Theosophy – July 1897


The centres of action in the inner man have always been a profound mystery to many students. This inner man in one of its aspects might be called the body of the mind. It may be well to point out that it is contrary to reason to conceive of the mind acting directly upon the physical nervous system; there must be some medium of action, some etheric body, composed of so subtle an order of matter that while able to affect the gross body it can yet be directly affected by the forces of the mind or Ego. I must, however, for the purposes of this article, take it for granted that this inner man exists, referring my readers to The Ocean of Theosophy, Septenary Man, and other similar works for arguments and evidences concerning its existence and nature. I must also take it for granted that this inner man has certain well defined centres of action.

___

*Job 1:*
In two sentences, summarize the passage on the inner man.
*Job 2:*
In the records, rewrite the lines starting with the line that contains "this 600×400 image." and going on through the line that contains "cracked wall surface [0, 0, 596, 127]", replacing "detector" with "scanner" and changing nothing else.

*Data extract:*
___

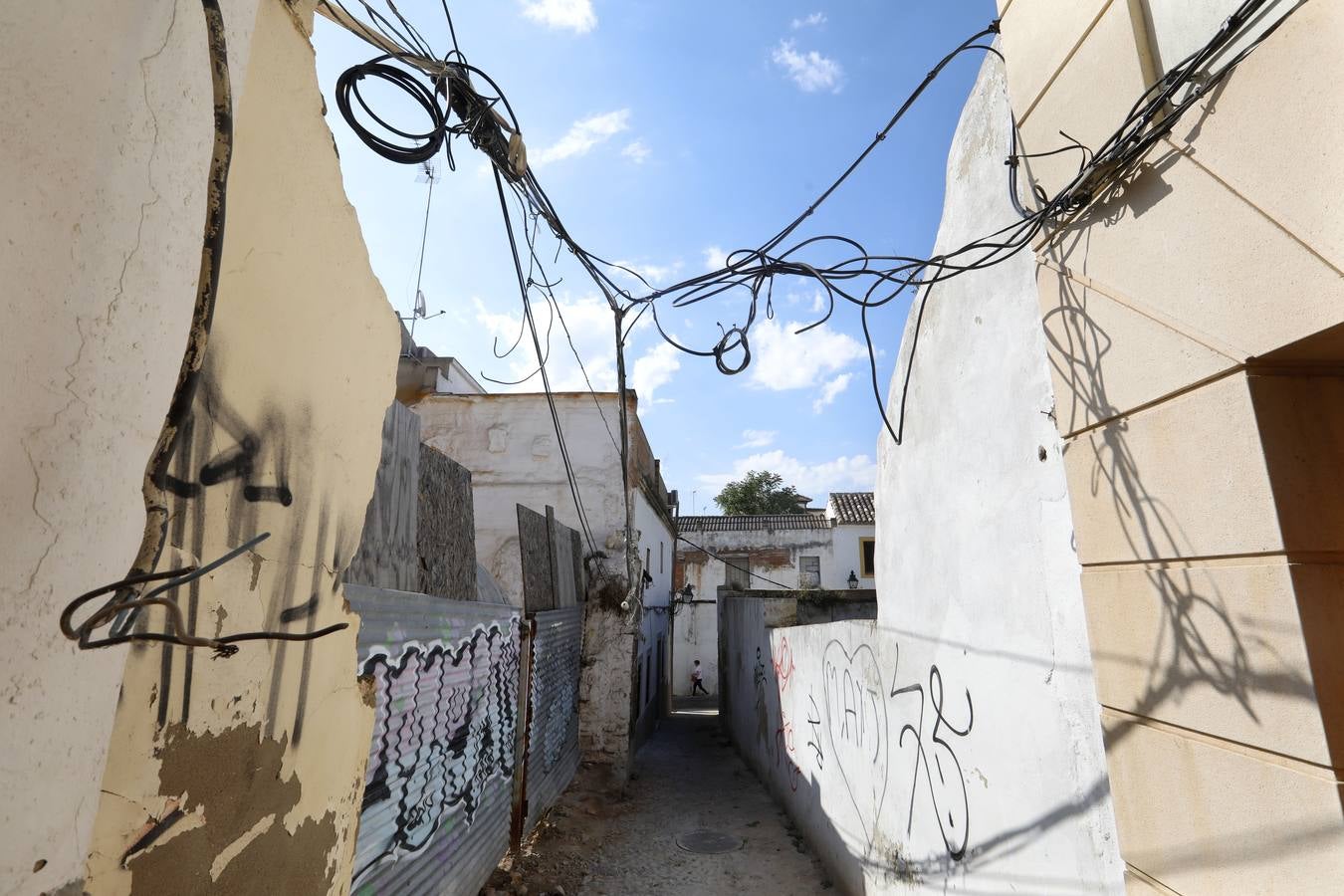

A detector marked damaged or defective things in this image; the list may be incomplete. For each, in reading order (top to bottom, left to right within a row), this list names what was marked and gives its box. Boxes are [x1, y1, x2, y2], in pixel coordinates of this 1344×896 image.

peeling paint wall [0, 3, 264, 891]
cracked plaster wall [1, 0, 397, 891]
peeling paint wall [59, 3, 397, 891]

___

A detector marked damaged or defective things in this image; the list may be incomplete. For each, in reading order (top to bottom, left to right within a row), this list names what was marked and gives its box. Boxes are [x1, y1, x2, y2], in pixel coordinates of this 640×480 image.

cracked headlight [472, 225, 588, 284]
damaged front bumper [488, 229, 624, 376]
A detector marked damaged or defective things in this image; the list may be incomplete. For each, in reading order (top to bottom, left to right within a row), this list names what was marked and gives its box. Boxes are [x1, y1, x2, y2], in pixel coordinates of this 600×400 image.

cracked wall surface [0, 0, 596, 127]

___

*Full solution 1:*
The centres of action in the inner man, which in one aspect might be called the body of the mind, have always been a profound mystery to many students. The passage argues that the mind cannot act directly on the physical nervous system but needs a subtle etheric body as a medium, and it takes for granted that this inner man exists and has well defined centres of action.

*Full solution 2:*
A scanner marked damaged or defective things in this image; the list may be incomplete. For each, in reading order (top to bottom, left to right within a row), this list names what was marked and gives its box. Boxes are [x1, y1, x2, y2], in pixel coordinates of this 600×400 image.

cracked wall surface [0, 0, 596, 127]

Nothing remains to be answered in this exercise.